**VORLIEGENDER TEXT**
Aber das ist nicht alles. Es gibt neue Schulden Gott gegenüber, die uns schmerzlich belasten und zutiefst herabwürdigen. Schulden, die dadurch entstehen und wachsen, dass wir das, was wir uns geliehen haben, zum Bösen verwenden und dem großen Kreditgeber oder, in seinem Auftrag, unseren Helfershelfern nicht zurückzahlen, soviel wir können. Schenken wir Gott immer gewisslich Ehre, Dankbarkeit, Gebet, Nächstenliebe, Mitleid mit den Armen und die mögliche Hilfe für die Bedürftigen? Nutzen wir die uns geliehenen Talente sorgfältig? Nutzen wir unsere Zeit immer für nützliche oder zumindest unschuldige Beschäftigungen, unser Verstand immer für die Wahrheit, strebt unser Herz immer zum Guten, mäßigen wir immer unsere Gefühle und halten sie rein in asketischer Enthaltsamkeit? Können wir uns rühmen, dass wir unsere Pflicht in dieser Hinsicht erfüllen? “Du, Herr, bist im Recht; uns aber steht bis heute die Schamröte im Gesicht“ (Dan 9, 7)!

**BEREITGESTELLTES MATERIAL**
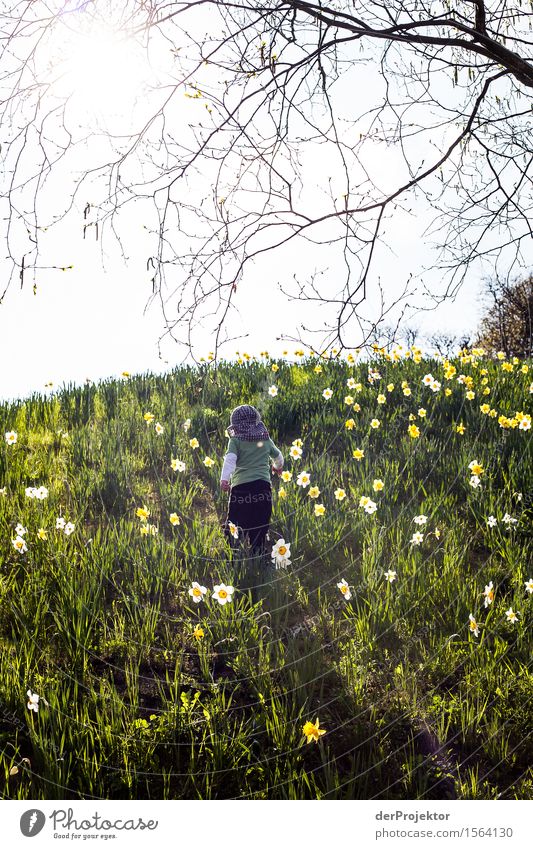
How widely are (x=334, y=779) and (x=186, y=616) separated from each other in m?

**AUFGABEN**
**A)** Stimmen die folgenden Aussagen mit dem Text über die Schulden gegenüber Gott überein? Antworte jeweils mit Ja oder Nein und belege es mit den entscheidenden Worten des Textes als wörtlichem Zitat.
(i) Gott wird im Text als großer Kreditgeber bezeichnet.
(ii) Die neuen Schulden entstehen laut Text dadurch, dass wir Geliehenes zum Bösen verwenden.
(iii) Laut Text erheben uns die neuen Schulden.
**B)** Beantworte bitte die folgenden Fragen zum Text über die Schulden gegenüber Gott.
(i) Was steht uns laut dem Zitat am Schluss bis heute im Gesicht?
(ii) Worin sollen wir unsere Gefühle rein halten?
(iii) Wofür soll unser Verstand immer genutzt werden?

**DIE ANTWORTEN**
**A)**
(i) Ja: „dem großen Kreditgeber“
(ii) Ja: „dass wir das, was wir uns geliehen haben, zum Bösen verwenden“
(iii) Nein: „die uns schmerzlich belasten und zutiefst herabwürdigen“

**B)**
(i) Die Schamröte.
(ii) In asketischer Enthaltsamkeit.
(iii) Für die Wahrheit.